TASK – According to the announcement below about the 2024 Boyer Lectures, in what year were the ABC Lectures renamed the Boyer Lectures?

EXCERPT PROVIDED –
2024 ABC Boyer Lecture series explores classical music in the contemporary age – In a series of four orations delivered by noted musicians and luminaries, the 2024 Boyer Lectures will explore the state of classical music in Australia in the contemporary age.
The series will commence with Professor Anna Goldsworthy delivering a moving lecture with live music exploring the connection between life and music on Thursday 31 October at the ABC Ultimo Studios.
Professor Goldsworthy, Director of the Elder Conservatorium of Music at the University of Adelaide, said of her contribution to the lecture series,
“Performing is an act of communion: with the composer, with your colleagues, but also – critically – with your audience, which almost wills the experience into being.
“It offers a mode of connection that can feel telepathic. It was the internet before the internet; it is a social media that feeds rather than depletes.”
The lecture will be broadcast on ABC TV and ABC iview on November 1 and later heard on ABC Radio National on November 2.
ABC Chair Kim Williams AM said
“The Boyer Lectures started initially as The ABC Lectures in 1959. It is the major broadcast public lecture series presented in Australia, where leading Australian (and in some instances international) contributors are invited to express their thoughts on major social, cultural, scientific or political issues.
“The lecture series was modelled on the Reith Lectures which were initiated by the BBC to honour its first Director General, Lord Reith. Commencing in 1948, the first BBC Reith Lecture series was given by Bertrand Russell.
“The ABC Lectures were quickly renamed the Boyer Lectures in 1961 to honour Sir Richard Boyer upon his death. Sir Richard was, of course, the distinguished chair of the ABC from 1945 up until his death in 1961.

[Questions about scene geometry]
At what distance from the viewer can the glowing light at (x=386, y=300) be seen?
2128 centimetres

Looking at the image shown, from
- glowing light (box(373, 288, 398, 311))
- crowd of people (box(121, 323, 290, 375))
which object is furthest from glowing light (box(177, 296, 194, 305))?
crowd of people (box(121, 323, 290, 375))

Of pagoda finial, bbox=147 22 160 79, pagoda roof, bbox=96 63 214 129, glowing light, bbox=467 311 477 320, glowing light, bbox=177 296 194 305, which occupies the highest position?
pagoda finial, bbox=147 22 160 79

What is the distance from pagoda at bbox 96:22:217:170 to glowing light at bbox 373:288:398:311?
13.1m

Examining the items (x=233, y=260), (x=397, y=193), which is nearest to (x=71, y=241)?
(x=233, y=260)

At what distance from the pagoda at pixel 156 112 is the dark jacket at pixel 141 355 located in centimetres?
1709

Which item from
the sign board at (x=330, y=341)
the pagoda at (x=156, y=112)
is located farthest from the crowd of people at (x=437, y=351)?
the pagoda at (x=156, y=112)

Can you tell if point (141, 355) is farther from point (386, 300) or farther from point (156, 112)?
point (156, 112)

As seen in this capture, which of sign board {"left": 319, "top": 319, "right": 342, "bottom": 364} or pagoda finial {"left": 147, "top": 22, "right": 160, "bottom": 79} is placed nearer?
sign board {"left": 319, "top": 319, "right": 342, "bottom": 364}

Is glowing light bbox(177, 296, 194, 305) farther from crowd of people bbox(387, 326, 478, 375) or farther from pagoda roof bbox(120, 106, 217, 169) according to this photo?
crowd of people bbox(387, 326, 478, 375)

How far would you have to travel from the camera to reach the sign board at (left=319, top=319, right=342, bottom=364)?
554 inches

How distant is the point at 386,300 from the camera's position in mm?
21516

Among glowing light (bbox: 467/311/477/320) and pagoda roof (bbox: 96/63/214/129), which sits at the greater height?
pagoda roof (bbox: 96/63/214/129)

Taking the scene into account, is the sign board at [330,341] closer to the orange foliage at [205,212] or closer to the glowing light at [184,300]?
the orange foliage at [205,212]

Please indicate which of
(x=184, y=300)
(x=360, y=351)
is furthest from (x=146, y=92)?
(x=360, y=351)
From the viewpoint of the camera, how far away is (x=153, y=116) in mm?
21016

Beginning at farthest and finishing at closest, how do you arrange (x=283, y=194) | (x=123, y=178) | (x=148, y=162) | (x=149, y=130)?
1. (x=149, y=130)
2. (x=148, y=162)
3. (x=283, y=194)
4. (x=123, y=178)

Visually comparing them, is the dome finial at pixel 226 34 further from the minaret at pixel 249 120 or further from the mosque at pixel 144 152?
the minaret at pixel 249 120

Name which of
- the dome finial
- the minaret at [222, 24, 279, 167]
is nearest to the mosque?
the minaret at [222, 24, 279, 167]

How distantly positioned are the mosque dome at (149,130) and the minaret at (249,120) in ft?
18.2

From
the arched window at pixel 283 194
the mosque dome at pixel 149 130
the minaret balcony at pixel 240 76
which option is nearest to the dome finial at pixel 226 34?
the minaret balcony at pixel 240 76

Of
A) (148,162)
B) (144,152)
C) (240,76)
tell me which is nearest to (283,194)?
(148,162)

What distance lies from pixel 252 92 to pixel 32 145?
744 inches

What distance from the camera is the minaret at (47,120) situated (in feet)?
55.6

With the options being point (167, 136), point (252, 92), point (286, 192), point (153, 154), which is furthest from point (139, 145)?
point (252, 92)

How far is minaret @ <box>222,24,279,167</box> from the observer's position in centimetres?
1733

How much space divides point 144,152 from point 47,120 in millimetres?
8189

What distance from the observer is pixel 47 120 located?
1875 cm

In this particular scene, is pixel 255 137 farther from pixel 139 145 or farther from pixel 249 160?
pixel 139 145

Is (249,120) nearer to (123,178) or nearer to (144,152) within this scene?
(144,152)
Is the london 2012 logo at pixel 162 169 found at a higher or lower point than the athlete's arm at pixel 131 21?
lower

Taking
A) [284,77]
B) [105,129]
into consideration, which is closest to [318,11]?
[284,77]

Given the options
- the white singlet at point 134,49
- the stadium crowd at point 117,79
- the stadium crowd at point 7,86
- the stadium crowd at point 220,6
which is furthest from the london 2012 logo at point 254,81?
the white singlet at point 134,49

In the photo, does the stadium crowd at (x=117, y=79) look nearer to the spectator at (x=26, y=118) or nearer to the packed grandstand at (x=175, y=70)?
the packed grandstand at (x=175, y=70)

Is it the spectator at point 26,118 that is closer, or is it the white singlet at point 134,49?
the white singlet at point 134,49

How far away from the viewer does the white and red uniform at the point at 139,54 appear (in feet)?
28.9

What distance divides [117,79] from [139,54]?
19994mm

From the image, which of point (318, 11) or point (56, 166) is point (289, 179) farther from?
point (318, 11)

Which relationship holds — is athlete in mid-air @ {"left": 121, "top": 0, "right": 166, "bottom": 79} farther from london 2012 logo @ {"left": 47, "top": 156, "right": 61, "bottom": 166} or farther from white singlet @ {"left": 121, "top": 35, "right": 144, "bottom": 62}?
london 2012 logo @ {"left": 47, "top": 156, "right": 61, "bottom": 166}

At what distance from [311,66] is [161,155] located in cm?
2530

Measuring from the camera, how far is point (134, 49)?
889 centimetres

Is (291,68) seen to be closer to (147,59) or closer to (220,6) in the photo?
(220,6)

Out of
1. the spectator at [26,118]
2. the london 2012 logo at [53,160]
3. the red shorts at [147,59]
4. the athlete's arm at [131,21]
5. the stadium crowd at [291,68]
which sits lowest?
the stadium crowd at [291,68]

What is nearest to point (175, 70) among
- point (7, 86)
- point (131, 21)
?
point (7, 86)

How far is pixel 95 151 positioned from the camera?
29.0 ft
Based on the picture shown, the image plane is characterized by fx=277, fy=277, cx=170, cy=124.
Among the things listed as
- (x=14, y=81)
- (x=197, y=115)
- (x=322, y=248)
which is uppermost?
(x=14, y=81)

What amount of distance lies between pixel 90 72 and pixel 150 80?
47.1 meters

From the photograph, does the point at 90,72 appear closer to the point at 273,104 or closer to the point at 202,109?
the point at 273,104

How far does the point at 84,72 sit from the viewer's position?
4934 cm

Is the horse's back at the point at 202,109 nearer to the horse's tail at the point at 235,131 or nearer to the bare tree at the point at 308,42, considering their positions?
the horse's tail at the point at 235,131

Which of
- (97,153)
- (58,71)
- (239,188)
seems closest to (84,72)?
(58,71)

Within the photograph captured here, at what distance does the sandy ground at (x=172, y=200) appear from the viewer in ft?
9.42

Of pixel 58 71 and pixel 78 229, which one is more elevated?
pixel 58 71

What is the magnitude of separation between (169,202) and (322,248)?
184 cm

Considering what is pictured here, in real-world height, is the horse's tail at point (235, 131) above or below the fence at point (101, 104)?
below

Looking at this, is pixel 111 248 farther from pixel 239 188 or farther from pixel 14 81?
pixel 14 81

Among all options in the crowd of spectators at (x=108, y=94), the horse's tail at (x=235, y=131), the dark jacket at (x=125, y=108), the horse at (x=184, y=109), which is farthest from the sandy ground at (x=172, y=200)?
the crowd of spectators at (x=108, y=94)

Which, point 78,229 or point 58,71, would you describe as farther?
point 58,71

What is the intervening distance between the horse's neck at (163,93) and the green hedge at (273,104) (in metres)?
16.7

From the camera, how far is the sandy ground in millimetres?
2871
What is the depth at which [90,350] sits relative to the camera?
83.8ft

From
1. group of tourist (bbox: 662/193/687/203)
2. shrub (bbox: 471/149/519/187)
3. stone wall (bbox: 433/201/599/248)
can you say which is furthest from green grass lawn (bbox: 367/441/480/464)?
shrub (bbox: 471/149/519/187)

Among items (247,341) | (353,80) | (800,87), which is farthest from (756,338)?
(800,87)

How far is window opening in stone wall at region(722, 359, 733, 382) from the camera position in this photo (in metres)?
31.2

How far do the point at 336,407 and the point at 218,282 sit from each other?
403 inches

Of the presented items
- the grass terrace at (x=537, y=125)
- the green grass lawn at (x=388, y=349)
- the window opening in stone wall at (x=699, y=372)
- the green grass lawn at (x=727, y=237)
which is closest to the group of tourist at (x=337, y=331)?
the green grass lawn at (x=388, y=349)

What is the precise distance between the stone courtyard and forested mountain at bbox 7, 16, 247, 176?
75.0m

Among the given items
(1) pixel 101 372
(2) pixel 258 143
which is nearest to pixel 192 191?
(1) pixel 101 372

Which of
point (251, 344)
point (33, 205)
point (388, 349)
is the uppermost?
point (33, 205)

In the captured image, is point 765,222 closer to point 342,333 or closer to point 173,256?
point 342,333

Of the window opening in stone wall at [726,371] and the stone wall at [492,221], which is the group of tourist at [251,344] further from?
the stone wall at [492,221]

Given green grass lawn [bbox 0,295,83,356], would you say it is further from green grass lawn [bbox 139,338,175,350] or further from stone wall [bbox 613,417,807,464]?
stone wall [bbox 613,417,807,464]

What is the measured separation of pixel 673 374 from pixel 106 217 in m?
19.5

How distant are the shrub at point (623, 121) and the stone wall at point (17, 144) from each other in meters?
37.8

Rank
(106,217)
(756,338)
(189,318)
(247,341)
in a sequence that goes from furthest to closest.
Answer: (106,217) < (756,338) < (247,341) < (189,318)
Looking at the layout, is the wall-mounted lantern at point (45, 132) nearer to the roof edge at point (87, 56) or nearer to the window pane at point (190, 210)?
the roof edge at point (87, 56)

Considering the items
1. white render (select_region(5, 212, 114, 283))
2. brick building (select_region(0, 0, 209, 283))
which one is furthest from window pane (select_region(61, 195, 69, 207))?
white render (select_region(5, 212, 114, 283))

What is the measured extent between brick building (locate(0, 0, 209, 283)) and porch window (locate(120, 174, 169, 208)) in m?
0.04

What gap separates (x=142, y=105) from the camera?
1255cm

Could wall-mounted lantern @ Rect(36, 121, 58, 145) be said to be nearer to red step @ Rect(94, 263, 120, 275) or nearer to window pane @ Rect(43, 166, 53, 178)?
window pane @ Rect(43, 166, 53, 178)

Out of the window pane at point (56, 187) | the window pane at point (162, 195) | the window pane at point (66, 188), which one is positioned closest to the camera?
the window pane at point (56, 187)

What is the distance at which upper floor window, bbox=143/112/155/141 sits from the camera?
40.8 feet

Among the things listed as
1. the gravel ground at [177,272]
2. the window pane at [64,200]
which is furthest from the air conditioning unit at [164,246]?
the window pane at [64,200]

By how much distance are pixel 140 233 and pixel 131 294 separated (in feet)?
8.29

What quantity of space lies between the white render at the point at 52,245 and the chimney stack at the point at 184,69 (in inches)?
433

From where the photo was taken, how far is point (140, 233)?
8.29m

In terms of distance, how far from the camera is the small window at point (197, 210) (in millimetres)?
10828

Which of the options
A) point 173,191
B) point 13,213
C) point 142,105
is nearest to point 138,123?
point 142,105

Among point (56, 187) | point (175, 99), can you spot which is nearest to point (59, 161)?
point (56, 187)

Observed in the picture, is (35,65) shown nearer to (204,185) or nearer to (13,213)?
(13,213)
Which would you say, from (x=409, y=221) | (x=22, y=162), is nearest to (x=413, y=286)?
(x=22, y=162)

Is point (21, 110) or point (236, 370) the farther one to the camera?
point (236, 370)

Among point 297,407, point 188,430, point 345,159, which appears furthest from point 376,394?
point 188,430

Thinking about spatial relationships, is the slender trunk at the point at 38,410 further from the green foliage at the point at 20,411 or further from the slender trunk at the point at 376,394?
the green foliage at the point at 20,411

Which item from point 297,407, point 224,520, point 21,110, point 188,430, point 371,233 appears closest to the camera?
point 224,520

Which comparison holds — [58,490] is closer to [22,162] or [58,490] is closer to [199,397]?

SOLUTION – 1961